O Presidente da Associação dos Criadores de Suínos de Mato Grosso – Acrismat, Paulo Cézar Lucion, juntamente com o Presidente da Associação Brasileira de Criadores de Suínos – ABCS, Marcelo Lopes  juntamente com o secretário de  Desenvolvimento Rural e Agricultura Familiar,  Carlos Luiz Milhomen, se reuniram no auditório da Famato com autoridades hoje (18.04) para expor a crescente queda no valor do quilo do suíno no Estado e a reclamar ao executivo a falta de apoio para a cadeia suinicola.
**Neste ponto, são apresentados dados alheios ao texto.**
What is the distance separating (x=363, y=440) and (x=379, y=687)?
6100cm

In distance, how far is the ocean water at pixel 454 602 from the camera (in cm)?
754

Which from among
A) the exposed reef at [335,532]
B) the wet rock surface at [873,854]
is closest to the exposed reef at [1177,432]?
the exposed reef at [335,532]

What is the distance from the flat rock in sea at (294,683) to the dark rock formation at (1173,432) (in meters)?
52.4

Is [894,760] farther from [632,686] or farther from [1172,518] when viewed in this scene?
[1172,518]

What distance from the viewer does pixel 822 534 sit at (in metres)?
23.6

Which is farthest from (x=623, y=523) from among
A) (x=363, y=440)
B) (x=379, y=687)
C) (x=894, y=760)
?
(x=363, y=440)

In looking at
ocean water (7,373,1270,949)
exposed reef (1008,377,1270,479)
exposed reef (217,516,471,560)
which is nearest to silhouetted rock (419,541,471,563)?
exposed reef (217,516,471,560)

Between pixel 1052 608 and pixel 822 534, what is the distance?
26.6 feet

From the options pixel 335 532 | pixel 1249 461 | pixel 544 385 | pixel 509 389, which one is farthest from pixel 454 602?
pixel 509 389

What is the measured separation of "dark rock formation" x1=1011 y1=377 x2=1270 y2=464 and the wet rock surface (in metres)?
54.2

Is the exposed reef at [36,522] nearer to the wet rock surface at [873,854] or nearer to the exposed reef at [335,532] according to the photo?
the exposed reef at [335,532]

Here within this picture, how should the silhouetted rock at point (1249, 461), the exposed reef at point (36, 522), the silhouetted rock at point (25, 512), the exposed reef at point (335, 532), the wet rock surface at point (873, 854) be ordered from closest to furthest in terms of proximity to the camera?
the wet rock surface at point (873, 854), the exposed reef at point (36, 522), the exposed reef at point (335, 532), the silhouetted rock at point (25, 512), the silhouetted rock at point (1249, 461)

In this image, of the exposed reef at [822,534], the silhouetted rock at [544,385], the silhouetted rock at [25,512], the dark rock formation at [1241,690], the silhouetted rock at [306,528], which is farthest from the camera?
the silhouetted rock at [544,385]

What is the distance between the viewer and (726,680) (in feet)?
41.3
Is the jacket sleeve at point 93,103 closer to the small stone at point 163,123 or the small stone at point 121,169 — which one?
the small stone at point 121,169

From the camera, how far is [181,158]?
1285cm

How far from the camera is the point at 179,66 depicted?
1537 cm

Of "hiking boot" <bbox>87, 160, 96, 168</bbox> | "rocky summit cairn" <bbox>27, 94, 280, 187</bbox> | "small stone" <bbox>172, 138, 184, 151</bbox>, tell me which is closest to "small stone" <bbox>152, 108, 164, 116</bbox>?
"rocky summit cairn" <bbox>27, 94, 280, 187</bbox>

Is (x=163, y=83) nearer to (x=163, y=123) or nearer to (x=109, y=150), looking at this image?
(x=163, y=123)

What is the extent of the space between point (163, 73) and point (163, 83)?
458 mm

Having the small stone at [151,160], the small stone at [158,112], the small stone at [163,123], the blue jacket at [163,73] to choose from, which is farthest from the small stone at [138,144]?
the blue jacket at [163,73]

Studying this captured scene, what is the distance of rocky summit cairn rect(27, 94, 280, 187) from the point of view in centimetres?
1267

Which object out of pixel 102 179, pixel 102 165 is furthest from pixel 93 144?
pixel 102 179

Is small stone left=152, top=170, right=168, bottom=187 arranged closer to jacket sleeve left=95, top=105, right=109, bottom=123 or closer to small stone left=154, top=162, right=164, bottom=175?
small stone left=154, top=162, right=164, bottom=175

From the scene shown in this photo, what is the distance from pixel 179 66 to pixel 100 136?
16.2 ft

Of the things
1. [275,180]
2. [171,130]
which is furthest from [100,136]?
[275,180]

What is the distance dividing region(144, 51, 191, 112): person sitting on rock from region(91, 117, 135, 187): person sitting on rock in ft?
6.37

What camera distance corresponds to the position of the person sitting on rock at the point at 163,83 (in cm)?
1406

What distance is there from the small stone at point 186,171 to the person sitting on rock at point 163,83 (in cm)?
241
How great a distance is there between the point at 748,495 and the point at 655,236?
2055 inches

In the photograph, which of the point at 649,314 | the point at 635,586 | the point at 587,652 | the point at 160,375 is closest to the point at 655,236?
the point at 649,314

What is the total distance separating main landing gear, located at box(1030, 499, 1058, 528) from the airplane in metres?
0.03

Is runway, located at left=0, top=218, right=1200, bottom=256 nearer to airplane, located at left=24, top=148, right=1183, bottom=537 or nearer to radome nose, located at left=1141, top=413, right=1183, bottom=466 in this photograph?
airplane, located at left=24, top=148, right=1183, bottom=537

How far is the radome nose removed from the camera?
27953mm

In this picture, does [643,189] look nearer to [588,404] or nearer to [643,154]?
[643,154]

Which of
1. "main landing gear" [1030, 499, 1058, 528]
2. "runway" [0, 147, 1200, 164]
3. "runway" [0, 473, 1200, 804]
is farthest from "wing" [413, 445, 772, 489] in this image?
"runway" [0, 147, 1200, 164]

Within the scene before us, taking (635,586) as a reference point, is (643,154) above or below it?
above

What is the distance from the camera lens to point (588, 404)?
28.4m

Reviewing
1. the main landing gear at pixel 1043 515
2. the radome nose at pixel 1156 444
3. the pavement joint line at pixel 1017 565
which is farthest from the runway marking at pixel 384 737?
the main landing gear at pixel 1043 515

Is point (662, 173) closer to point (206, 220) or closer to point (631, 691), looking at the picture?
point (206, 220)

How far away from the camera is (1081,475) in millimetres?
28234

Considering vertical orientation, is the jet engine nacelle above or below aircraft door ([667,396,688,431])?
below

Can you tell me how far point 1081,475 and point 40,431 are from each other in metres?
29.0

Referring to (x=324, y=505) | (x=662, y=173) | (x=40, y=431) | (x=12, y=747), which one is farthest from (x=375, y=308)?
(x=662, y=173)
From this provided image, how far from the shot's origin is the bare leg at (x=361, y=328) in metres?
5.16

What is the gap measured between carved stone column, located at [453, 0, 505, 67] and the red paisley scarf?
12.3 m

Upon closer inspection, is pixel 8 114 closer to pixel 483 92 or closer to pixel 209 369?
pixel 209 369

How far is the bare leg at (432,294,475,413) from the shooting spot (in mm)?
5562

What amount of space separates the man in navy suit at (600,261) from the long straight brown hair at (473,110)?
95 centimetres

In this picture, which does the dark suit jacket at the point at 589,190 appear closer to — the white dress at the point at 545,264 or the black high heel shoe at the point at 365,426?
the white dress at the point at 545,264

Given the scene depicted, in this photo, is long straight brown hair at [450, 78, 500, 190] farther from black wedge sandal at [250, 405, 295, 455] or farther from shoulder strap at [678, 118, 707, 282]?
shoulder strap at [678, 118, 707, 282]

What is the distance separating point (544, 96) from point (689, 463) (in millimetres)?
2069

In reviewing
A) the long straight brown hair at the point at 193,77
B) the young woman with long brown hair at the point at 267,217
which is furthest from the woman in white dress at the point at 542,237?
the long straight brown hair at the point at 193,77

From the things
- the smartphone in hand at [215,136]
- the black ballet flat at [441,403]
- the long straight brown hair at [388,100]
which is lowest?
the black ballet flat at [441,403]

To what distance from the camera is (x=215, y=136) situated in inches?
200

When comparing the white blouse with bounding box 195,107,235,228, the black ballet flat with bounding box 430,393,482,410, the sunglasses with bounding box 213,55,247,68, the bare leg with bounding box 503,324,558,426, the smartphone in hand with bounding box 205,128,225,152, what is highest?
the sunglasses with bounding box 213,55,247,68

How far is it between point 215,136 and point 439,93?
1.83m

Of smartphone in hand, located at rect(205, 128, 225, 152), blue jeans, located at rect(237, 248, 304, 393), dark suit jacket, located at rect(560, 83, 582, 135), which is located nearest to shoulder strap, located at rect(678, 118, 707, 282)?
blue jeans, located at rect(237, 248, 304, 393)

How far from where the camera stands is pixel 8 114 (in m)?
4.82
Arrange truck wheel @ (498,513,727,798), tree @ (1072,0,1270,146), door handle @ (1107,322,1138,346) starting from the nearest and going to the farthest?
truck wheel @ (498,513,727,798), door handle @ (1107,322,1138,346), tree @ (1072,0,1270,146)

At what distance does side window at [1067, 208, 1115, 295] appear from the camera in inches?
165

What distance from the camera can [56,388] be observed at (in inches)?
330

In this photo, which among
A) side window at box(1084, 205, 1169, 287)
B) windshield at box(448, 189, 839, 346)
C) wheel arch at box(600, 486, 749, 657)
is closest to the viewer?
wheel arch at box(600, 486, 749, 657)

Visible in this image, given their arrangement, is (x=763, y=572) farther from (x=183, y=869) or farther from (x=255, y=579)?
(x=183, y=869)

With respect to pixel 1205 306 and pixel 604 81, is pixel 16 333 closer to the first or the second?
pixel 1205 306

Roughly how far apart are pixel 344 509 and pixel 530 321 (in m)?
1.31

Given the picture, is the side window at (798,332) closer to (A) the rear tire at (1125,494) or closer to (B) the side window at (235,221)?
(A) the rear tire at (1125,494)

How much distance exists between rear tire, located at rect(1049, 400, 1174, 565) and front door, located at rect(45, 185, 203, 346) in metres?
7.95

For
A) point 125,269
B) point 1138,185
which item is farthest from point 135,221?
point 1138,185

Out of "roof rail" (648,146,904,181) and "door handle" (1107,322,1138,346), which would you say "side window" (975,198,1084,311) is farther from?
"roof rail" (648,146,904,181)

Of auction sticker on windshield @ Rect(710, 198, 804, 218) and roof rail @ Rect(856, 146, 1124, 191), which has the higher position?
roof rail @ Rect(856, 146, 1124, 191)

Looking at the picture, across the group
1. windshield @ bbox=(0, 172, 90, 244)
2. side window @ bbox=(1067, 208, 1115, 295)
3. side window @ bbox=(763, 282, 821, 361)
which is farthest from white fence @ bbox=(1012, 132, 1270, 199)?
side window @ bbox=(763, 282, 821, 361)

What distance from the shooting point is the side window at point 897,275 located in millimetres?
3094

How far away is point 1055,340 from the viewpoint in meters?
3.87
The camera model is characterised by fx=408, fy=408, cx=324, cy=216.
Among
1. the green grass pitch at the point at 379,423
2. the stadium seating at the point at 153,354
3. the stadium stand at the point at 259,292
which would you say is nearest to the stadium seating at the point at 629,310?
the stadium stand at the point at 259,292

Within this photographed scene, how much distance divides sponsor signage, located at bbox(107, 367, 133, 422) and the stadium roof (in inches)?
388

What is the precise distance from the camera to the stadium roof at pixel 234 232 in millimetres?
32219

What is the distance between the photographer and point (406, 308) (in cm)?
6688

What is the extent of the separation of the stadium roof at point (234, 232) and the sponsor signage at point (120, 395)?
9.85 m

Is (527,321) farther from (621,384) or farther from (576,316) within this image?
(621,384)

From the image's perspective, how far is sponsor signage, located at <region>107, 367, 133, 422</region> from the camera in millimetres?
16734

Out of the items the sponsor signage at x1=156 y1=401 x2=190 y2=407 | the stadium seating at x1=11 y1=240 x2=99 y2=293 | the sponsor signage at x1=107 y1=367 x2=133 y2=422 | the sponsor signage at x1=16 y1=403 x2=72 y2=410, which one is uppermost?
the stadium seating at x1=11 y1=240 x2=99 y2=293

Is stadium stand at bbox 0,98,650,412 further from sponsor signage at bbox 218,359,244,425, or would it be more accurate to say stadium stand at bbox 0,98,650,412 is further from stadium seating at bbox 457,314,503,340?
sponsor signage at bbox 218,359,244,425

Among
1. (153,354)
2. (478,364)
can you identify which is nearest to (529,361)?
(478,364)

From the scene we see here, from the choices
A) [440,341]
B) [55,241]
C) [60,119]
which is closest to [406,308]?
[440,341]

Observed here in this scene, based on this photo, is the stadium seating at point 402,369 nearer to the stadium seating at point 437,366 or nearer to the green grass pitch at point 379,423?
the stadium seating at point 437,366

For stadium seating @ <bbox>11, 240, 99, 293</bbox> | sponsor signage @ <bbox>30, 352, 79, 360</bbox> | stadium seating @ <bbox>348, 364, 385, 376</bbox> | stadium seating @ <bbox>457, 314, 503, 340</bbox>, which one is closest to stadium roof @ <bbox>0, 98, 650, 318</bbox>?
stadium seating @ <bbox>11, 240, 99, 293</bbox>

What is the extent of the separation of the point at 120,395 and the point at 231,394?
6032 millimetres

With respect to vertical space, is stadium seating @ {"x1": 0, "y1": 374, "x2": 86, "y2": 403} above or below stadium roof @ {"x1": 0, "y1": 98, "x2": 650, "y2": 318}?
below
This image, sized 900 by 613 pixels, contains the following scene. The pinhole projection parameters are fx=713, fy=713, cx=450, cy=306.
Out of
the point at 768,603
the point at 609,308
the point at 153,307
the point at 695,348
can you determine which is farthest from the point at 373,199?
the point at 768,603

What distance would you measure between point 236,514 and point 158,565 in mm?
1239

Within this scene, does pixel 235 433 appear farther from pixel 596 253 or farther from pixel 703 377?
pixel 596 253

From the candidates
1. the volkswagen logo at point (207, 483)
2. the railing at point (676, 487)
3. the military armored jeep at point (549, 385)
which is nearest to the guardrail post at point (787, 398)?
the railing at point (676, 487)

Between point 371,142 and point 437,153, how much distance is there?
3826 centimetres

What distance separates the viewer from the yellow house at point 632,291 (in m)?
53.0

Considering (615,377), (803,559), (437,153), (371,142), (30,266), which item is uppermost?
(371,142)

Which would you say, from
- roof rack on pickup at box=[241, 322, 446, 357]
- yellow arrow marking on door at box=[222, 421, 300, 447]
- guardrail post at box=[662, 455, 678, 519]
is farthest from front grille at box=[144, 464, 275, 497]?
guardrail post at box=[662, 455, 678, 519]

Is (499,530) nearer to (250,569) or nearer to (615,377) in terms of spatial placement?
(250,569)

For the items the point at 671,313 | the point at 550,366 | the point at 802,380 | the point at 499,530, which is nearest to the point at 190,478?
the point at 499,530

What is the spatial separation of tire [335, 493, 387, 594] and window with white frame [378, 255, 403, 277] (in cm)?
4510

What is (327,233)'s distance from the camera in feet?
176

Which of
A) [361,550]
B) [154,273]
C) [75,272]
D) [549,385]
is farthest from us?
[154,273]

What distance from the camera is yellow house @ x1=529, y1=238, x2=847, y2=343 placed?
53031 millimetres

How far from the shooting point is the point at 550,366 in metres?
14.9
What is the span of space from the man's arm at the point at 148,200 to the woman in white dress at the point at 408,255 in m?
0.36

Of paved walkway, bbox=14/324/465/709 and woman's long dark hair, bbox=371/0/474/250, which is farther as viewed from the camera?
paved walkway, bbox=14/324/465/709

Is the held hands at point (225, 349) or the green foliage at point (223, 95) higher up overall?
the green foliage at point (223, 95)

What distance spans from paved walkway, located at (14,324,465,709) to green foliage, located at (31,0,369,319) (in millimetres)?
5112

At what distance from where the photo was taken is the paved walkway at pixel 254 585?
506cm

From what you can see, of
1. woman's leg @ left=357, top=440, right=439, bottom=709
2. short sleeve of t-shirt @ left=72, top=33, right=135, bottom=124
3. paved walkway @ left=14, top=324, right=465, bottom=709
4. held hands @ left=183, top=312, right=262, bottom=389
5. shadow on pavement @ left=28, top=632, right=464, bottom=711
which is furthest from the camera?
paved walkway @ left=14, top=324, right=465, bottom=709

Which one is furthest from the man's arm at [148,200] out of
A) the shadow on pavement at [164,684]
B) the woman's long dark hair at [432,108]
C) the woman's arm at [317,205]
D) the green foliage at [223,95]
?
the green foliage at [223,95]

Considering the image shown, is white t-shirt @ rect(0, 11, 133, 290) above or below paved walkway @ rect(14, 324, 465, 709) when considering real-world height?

Depois da proibição da importação de carne suína brasileira por parte da Rússia em 2011, iniciou-se uma crise no setor. De lá pra cá, os preços pagos ao suinocultor não evoluíram e todo o setor passou por uma grande desvalorização em cadeia. Por conta da falta de logística e a indisponibilidade de novos mercados, grande mercado comprador do Brasil é a Russia, aliado a o instável mercado da carne, os custos de produção subiram substancialmente. Atualmente o preço médio de custo por quiilo de suíno produzido é de R$2,25, já o preço médio de venda praticado de R$1,50, hoje o setor arca com um prejuízo de R$0,80 centavos por quilo.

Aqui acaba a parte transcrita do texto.